Classroom instruction should contain two components:
1. A whole class mini-lesson which is an introduction to the phonogram or rule.
This lesson should cover:
- Sound Drill - Click Here to Watch a Video on the Importance of the Sound Drill
- New Rule Introduction - Click here to watch a video on the introduction of Letter Y
2. A small group differentiated lesson.
Begin your small group instruction by working through each lesson. Typically we spend one week per concept.
- Review Rule Decoding or Game - Click Here to Watch How We Gamify Review Word Lists & Click Here to Watch a Video on a Game we use for Review
- Differentiated Practice of the New Rule - Click Here to Watch a Video on Differentiated Instruction
- Incorporate Targeted Additional Skills - See What These Skills Look Like
- Phonological Awareness & Auditory Drill - Click Here to See What This Looks Like
Keep in mind that many of the "Additional or Extra Activities" that are built into the Student Workbook are designed for you to pick and choose. You may not always complete all of these activities. Some you may send home or some you may realize are not necessary for your student.
Spelling & Homework systems
Each lesson comes with Additional Activities, and these can be used in a variety of different ways. You may choose to use these additional student workbook pages for review in your small group setting, or to be sent home as homework. These pages also lend themselves to being used at centers or word work stations. Check out our video to see how you can use these pages!

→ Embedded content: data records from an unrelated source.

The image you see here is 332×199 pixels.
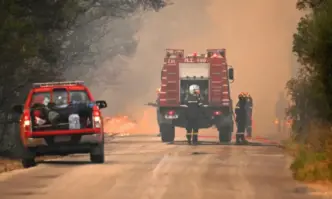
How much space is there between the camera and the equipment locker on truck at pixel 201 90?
34.8 meters

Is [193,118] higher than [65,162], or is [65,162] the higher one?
[193,118]

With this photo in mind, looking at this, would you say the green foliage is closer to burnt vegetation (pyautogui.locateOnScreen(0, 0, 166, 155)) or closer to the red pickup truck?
the red pickup truck

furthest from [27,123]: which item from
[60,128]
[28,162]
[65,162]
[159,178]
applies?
[159,178]

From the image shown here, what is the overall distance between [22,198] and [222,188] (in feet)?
11.4

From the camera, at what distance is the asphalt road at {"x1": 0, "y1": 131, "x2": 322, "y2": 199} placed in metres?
15.8

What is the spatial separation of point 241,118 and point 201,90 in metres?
3.06

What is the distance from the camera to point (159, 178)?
18281 mm

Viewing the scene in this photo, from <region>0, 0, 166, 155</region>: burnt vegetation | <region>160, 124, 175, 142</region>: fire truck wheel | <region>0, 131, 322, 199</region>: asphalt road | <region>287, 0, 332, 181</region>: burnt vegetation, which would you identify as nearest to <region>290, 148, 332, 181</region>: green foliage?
<region>287, 0, 332, 181</region>: burnt vegetation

Each lesson contains spelling and dictation practice. This is reinforced in your small group instruction and can also serve as your core spelling program.
In our Members Only Library, under Writing Resources, you will find Intermediate Level Spelling List Sheets. These are already leveled for you to meet the needs of your differentiated spellers. You can send these home as homework and spelling practice to complement the encoding (spelling) work you are doing during your small group instruction.
As you prepare to send homework home for the first time, you may want to share information with your parents about your new systems and targeted instruction. We find that it can be incredibly helpful and empowering to families if you provide them with documentation about what you are aiming to do during your intervention time. We know that some families may be more interested than others but we have prepared a brief handout that you can give to parents or attach via email to help keep them in the loop. It's also a great reference sheet for your students. We find that anchoring your discussion around the Literacy Processing Triangle can help others gain a grasp of the complex process of reading and what this particular intervention is targeting for your students.
Breathe. This is going to take time to get used to and time for your students to adjust. It doesn’t have to be perfect. Before you know it, this instruction will become your second language and your systems will work like a well-oiled machine. You will see the spark of ‘a-ha’ in your students as they gain experience and confidence with new rules and skills, and you will become comfortable with making this curriculum work for you.